START EXCERPTED TEXT

This time the Wehrmacht uniforms were far more than a moment of Nazi fetishism, the designs behind the same have indeed taken the mainstream. However, the fetishism of the uniform survived through the decades in subculture layers of gay community. Where in fact the uniform gained its own power on the pedestal of admiration. However in the era when the metrosexual is dead, a fine line between inspired by a skinhead moment and inspired by fetish elements is masterfully walked by a few designers.


Many of these designers are still underground, yet there’s already a few favourites of globally acclaimed stylists. For many known as leather or latex designers, they are often sourced for top fashion shoots on pages and covers of major fashion glossies. Called up by fashion directors to add up the element of surprise. One of those designers is the Berlin based fetish designer Butcherei Lindinger, featured in our corresponding fashion shoot. We ourselves have sourced fetish wear on a number of occasions, recently for our cover story starring supermodel Trevor Signorino, NYC gear brand Nasty Pig loaned sweatpants and trousers, while targeting the gay community this fashion label already found its place on the pages of mainstream magazines along with a follower count of over one hundred thousands on social media.

END EXCERPTED TEXT
START DATA SECTION

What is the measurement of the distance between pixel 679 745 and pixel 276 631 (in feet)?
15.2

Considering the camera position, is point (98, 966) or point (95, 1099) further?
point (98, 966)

END DATA SECTION

> [DIRECTIVES]
a – According to the excerpted text, what city is the fetish designer Butcherei Lindinger based in?
b – Output the excerpted text between "Many of these" and "on social media.", inclusive.
c – List each designer, model, or fashion label that the excerpted text names.

> [THE SOLUTIONS]
a – Berlin

b –
Many of these designers are still underground, yet there’s already a few favourites of globally acclaimed stylists. For many known as leather or latex designers, they are often sourced for top fashion shoots on pages and covers of major fashion glossies. Called up by fashion directors to add up the element of surprise. One of those designers is the Berlin based fetish designer Butcherei Lindinger, featured in our corresponding fashion shoot. We ourselves have sourced fetish wear on a number of occasions, recently for our cover story starring supermodel Trevor Signorino, NYC gear brand Nasty Pig loaned sweatpants and trousers, while targeting the gay community this fashion label already found its place on the pages of mainstream magazines along with a follower count of over one hundred thousands on social media.

c –
Butcherei Lindinger
Trevor Signorino
Nasty Pig